Stones banker hoists For Sale sign

WHEN private banking group Leopold Joseph put itself up for sale on Tuesday at its annual general meeting, the move signalled another small but significant milestone in the decline of the old City of London.

Leopold Joseph, banker to the Rolling Stones, is virtually the last quoted survivor from the ranks of the independent private banks that once dominated the City.

Like many of the better-known rivals in the Square Mile it was founded by a German immigrant, in this case a City reporter for the newspaper Frankfurter Zeitung.

However, in contrast to the Warburgs and the Kleinworts, the bank held on to its independence through the upheavals of the 1980s and Nineties, when the American and European financial giants swallowed the cream of Britain's merchant and private banking industries.

The Gresham Street-based bank, founded in 1919, told shareholders it was considering several options, including a possible offer. Rival Coutts, now part of the Royal Bank of Scotland group, is thought to be interested.

The move is believed to have been forced by the decision of chairman Robin Herbert to seek a buyer for his 20% stake in Leo-Jo, as the bank is sometimes known.

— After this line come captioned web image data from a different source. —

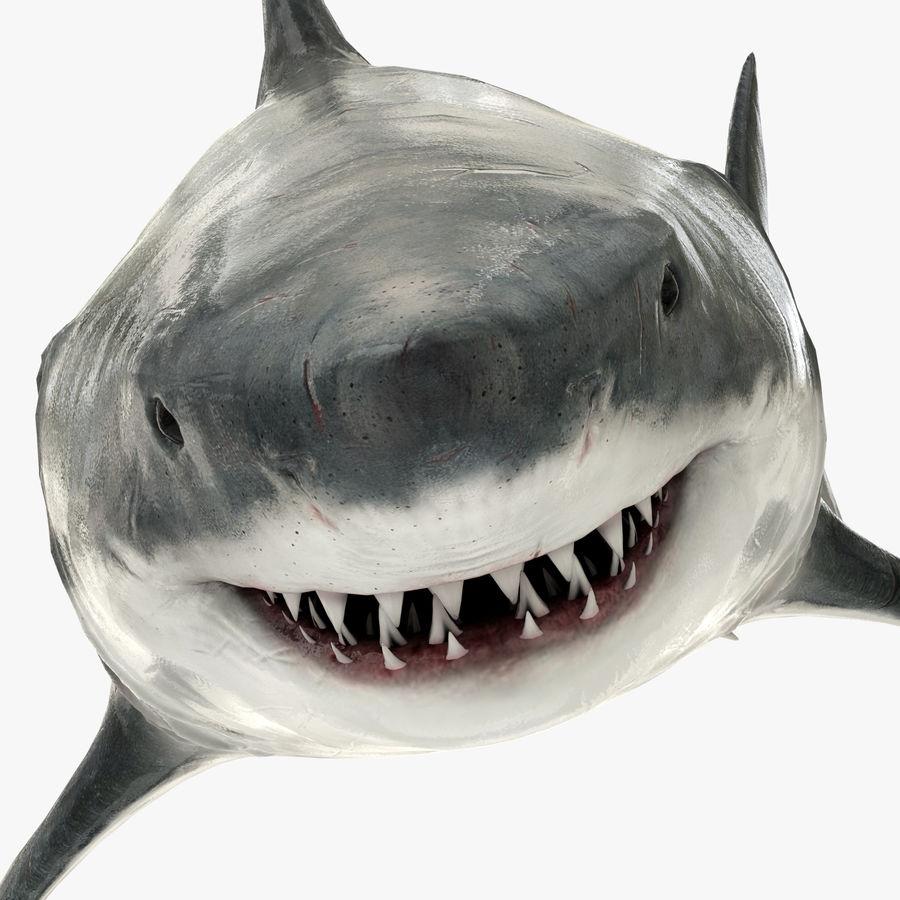 Grande squalo bianco royalty-free 3d model - Preview no. 3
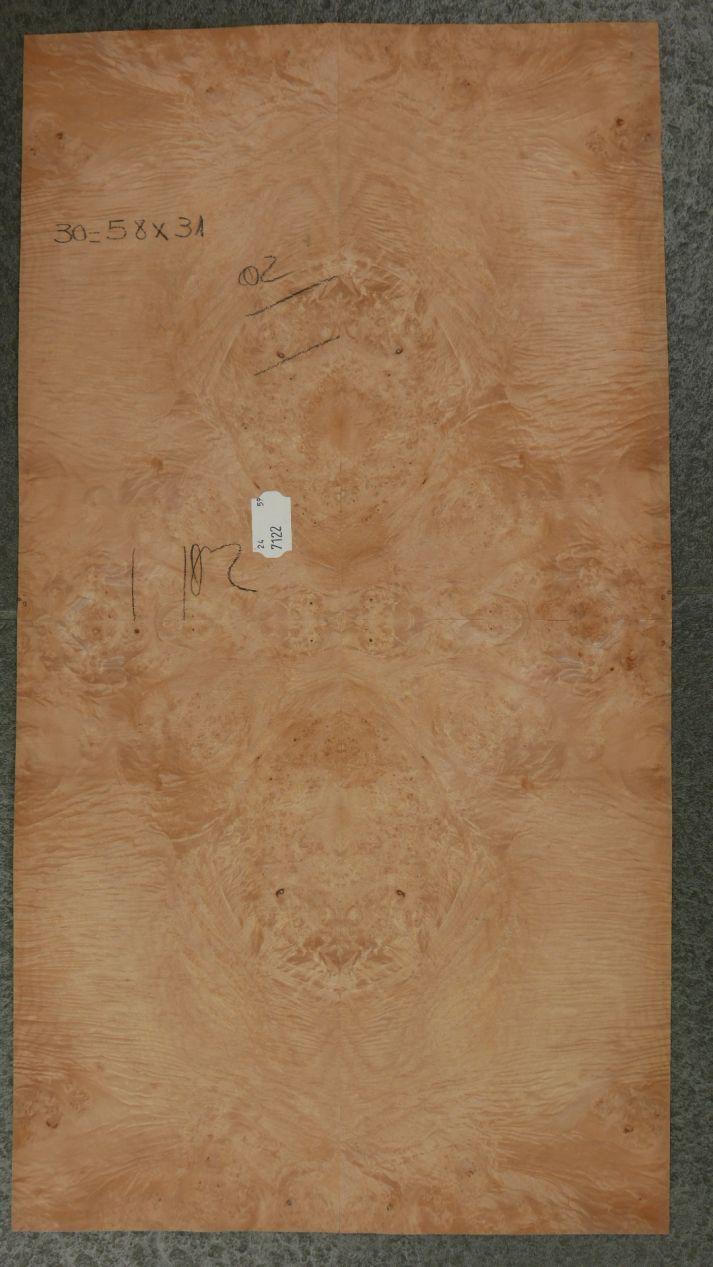 GW092-2 Gevoegd Esdoorn Gewaterd Wortel 31x58cm 1st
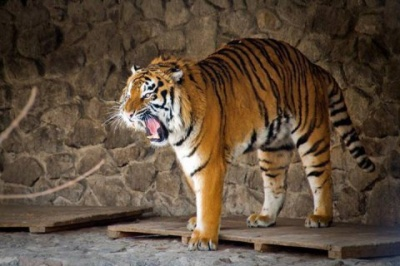 У Німеччині з зоопарку втекли кілька тигрів, левів та ведмідь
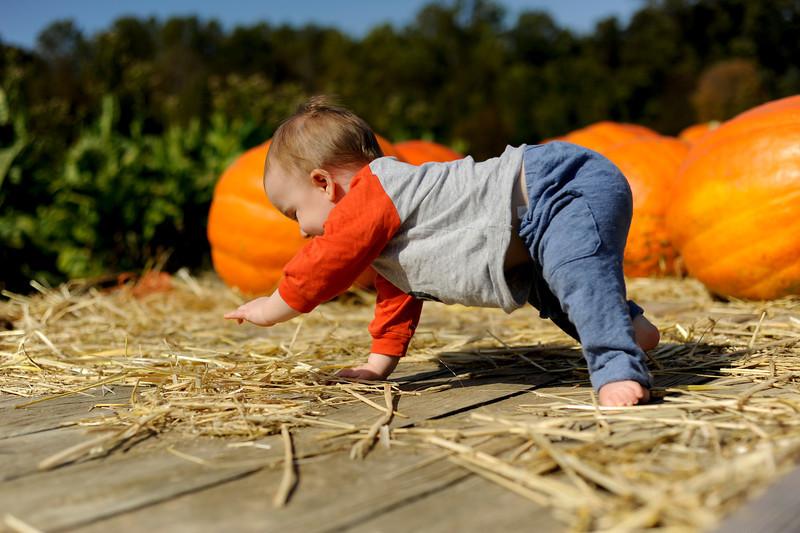 Pumpkin yoga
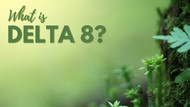 What Is Delta 8 THC? Everything You Need to Know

Old Etonian Herbert, 70 next year, is the bank's last remaining link with its glamorous heyday when it was for a while the bank of choice of many of the stars who made the Sixties swing.

In 1963 control of the bank passed from the three sons of the founder to a consortium that included Herbert, his friend Anthony Berry, who became a Tory MP and was killed in the 1984 Brighton bombing, and Bavarian nobleman Prince Rupert Loewenstein.

Loewenstein, whose showbiz connections earned him the nickname 'Rupie the Groupie' met the Stones in the late 1960s when their finances were in chaos - it is said he had never heard of them until that day. He cut them loose from a crippling contract and launched them on the road to immense wealth. He remains their financial adviser. Other showbiz clients followed, including Cat Stevens before his conversion to Islam.

Loewenstein retired from the board in 1981. But it still boasts a smattering of high profile names among its 6,000 clients, who must have at least £500,000 to invest.

With the now-inevitable takeover, one more fragment of the old City will be absorbed into the megagroups that rule the London roost.